In the ion nitriding process, nitrogen and iron of the tool base 12 react to form a compound layer such as nitride on the surface. In this embodiment, the depth of the compound layer (compound layer depth) ) Is set to 1 μm or less. Since this compound layer is hard and brittle, it causes chipping and defects. However, in this embodiment, since the compound layer depth is 1 μm or less, chipping and defects due to the compound layer are suppressed.
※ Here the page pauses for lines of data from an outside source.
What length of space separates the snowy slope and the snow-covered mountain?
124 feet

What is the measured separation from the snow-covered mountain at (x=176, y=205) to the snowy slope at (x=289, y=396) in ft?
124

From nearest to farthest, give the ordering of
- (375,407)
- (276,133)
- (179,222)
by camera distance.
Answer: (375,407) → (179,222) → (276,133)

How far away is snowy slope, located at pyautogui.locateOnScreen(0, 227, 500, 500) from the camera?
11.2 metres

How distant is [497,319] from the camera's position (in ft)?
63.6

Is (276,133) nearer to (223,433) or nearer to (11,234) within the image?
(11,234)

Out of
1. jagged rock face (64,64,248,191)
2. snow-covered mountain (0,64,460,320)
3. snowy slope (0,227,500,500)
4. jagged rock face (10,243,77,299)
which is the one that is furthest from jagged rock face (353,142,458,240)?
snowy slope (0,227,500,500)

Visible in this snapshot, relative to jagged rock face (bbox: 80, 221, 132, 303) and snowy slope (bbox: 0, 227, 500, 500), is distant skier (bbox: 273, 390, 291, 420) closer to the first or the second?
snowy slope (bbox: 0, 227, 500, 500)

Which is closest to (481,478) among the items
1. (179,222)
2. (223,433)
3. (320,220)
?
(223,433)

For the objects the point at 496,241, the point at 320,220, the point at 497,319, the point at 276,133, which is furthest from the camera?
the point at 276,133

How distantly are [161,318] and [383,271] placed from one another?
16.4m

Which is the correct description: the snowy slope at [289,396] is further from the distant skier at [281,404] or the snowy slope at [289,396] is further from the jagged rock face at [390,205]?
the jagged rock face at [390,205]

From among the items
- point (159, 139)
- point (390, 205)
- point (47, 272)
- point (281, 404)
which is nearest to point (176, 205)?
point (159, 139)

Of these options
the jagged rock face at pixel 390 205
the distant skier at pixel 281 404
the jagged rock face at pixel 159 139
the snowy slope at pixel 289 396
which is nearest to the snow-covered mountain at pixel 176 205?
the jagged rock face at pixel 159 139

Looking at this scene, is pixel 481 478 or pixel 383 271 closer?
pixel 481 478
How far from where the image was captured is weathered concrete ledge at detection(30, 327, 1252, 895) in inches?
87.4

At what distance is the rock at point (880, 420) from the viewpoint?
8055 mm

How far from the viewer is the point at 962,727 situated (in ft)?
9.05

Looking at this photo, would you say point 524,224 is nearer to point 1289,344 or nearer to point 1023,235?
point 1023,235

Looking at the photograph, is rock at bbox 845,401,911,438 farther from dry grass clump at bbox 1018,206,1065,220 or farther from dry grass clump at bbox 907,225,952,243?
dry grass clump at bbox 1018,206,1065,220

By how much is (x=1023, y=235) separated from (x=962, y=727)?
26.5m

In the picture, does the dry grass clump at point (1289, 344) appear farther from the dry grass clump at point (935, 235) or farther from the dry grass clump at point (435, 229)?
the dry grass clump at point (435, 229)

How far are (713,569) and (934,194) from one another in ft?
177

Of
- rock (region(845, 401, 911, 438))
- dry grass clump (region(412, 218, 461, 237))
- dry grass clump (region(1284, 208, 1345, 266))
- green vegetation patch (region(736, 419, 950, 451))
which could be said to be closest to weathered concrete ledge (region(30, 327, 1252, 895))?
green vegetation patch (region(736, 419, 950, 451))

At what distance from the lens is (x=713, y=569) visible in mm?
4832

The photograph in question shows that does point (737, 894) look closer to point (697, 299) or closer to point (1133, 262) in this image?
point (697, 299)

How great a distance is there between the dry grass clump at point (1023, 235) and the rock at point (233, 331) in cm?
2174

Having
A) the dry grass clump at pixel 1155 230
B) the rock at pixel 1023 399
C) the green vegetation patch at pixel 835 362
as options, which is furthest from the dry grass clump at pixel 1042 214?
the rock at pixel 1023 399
The compound layer depth depends on the processing time of the ion nitriding treatment, and the processing time is basically set according to the practical nitriding layer depth t1, but for example, a nitrogen gas (N ₂ ) The compound layer depth can be adjusted by changing the mixing ratio of hydrogen gas (H ₂ ).

  (A) to (c) in FIG. 2 are electron micrographs of cross sections having different compound layer depths. (A) is a compound layer depth of 0 μm, (b) is a compound layer depth of about 1 μm, (c ) Is a case where the compound layer depth is about 5 μm, and a white portion called a white layer is a compound layer, and the depth can be measured separately from other portions.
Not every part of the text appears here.